• Aufgabenstellung
Führen Sie den nachstehenden Text über die Kubakrise im Oktober 1962 im Anschluss an seinen letzten Satz weiter.

• Quellenauszug
Die titelgebenden “Thirteen Days” bezeichnen die rote Phase der Kubakrise im Zeitraum von Mitte bis Ende Oktober 1962. Es handelt sich um den kritischen Höhepunkt des Kalten Krieges, der sich durch ein stetiges Wetteifern zwischen den USA und der Sowjetunion um den Status der global dominanten Supermacht auszeichnete. Um die eigene Souveränität gegenüber dem anderen zu erhalten, verfingen sich beide Seiten in reaktionärer militärischer Wettrüstung. 1962 war der Machtkampf zum berühmten Tanz auf dem Drahtseil angewachsen - der atomare Krieg war inzwischen ein realistisches, denkbares Szenario geworden. Am 14. Oktober lieferten US-amerikanische Spionageflugzeuge nach Einverständnis des amtierenden Präsidenten John F. Kennedy den definitiven Beweis für die Existenz sowjetischer Mittelstreckenraketen, die auf Kuba positioniert wurden, um Washington anvisieren und damit den amerikanischen Vorteil der in Italien und der Türkei positionierten US-Atomraketen ausgleichen zu können. Hier wird der Beginn der Kubakrise festgemacht, die letztendlich intern durch diplomatische Bemühungen aufgelöst werden konnte, genauso gut aber hätte eskalieren können. Denn nie in war man einem atomaren Krieg näher und selten war die Abwendung einer Katastrophe so sehr abhängig von den Schultern weniger politischer Entscheidungsträger.

• Datenteil

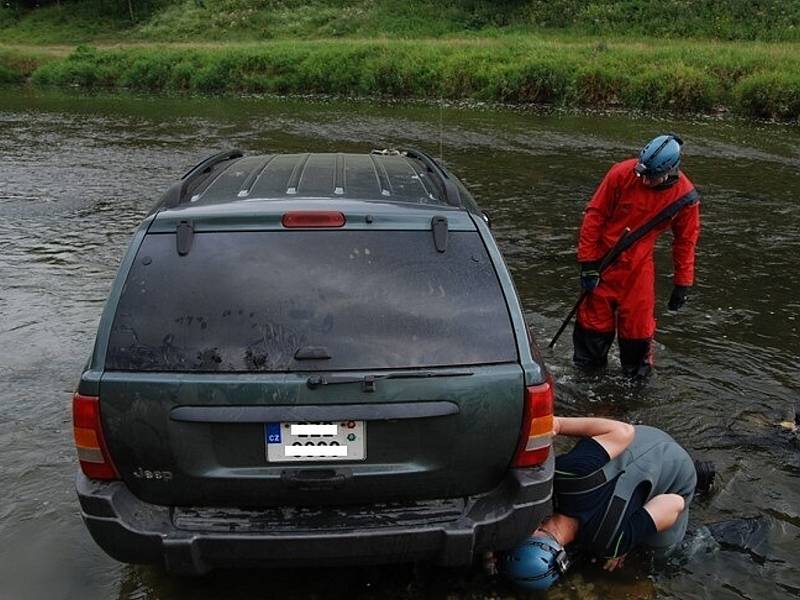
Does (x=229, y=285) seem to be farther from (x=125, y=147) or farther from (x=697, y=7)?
(x=697, y=7)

• Endgültige Antwort
Krachmacher Roger Donaldson (“Dante’s Peak”, “Species”) war es viel wert, für dieses wichtige Ereignis in der Menschheitsgeschichte mal wieder etwas ruhigere Töne anschlagen zu lassen und erzählte die dreizehn Tage der Kubakrise mit dem Anspruch, möglichst realistisch und, was die Verhandlungen betrifft, wertfrei zu bleiben. Die in die Anfangscredits hineingeschnittenen Archivaufnahmen von grausamen, aber zugleich auf eine bizarre Art wunderschön sich aufblasenden Atompilzen lassen dennoch keinen Zweifel, dass Donaldson mit seinem Film auch ein Mahnmal setzen will. Sein Film ist ein leises Plädoyer für Diplomatie und Kommunikation zwischen Völkern und Kulturen, die noch so unterschiedlich sein mögen - die Ereignisse aus jenen schicksalhaften dreizehn Tagen sollen hingegen ganz für sich stehen, unbewertet und unbehandelt.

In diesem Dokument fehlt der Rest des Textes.